Citing history -- one termination in 17 years -- Mike DeSantis argued that just because the Diocese can  legally dismiss employees for morals violations doesn't mean they will.

"It's a last resort," he said, suggesting that if a violation was brought directly to Bishop Lennon's attention, he'd likely delegate to the Diocesan secondary schools' superintendent, who would then meet with the the school principal and the teacher in question to "address the situation" and "work out a simple solution."

"If a [female teacher] is cohabiting with her boyfriend, they might say: 'Would you be willing to move out for the next six months until you're married?" DeSantis said.

But for Maria Schock, and for the three other teachers at Elyria Catholic whom Schock said would be leaving specifically because of the morality clause (two of whom, Schock thought, had already been exploring the job market), the fact that the Diocese may not strictly enforce the morality clause doesn't diminish the fact that they can.      

"If a student has a problem with a teacher, can they go to the Diocese and say they're in violation of the contract? And will they be fired? We don't know," Schock said. "The administration tried to assuage our frustrations and say, 'No no no, of course not,' but they don't know either. The Diocese is just this all-powerful body hanging over our heads."  

Schock said that the Elyria Catholic administration has been supportive, and that if code enforcement were fully in the hands of individual schools (who, at least day-to-day and for the most part, operate autonomously) she wouldn't be worried at all.  

"It's Lennon," she said. "He's the one destroying things."

The Bishop and his diocese have some serious hashing out to do. The Catholic Church (like Cleveland itself, perhaps) is at a pivotal moment, a moment when it must reckon with the divergence between canonical teaching and the predominant views of its flock.  

In Catholic Ireland, voters resoundingly passed a referendum last month to constitutionally permit same-sex marriage.  

"The church has a huge task to get its message across to young people. (It) needs to do a reality check," Dublin's Bishop Diarmuid Martin said.

The very next day, Robert M. Gates, president of the Boy Scouts of America (an organization with which the Catholic Church is often associated) called on his executives to end their ban on gay troop leaders.

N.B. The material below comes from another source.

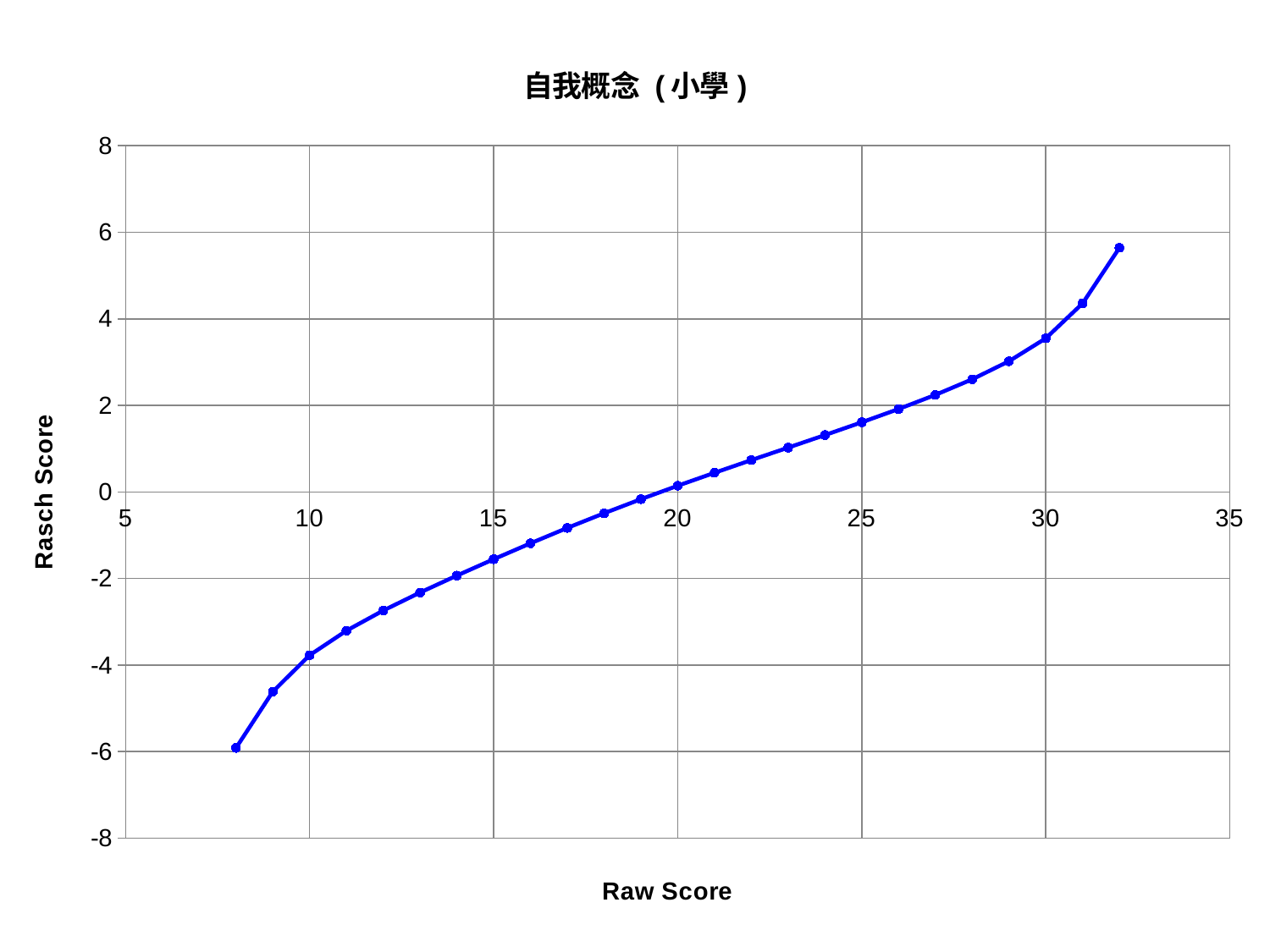
How many data points are plotted on the line? 25 What kind of chart is shown on the slide? Line chart What is the label of the vertical axis? Rasch Score At which Raw Score is the Rasch Score lowest? 8 Is the Rasch Score at Raw Score 8 greater or less than -4? less Is the Rasch Score at Raw Score 32 greater or less than 4? greater At which Raw Score is the Rasch Score highest? 32 Is the Rasch Score at Raw Score 15 greater or less than 0? less What is the title of the chart? 自我概念（小學） Does the Rasch Score rise or fall as the Raw Score increases? Rise Which has the larger Rasch Score, Raw Score 10 or Raw Score 25? Raw Score 25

"We must deal with the world as it is," he said, "not as we might wish it to be."

In Cleveland, the church is led by a man so old-school and resistant to change that he's never even used a computer. And though there's a certain nobility, a certain grandfatherly charm, to his conservatism, there's also an inflexibility to it. The effect is that of a man deeply out of touch.

And though Lennon says his hands are tied on LGBT issues -- far be it for him to change the word of God -- there are non-doctrinal concessions he can make. Finding a new, less flippant, way to describe "the so called homosexual lifestyle" would be a welcome first step.

Recognizing the value of LGBT (and divorced, and artificially inseminated, etc.) educators, whose personal lives are very far removed from the classroom, would be another.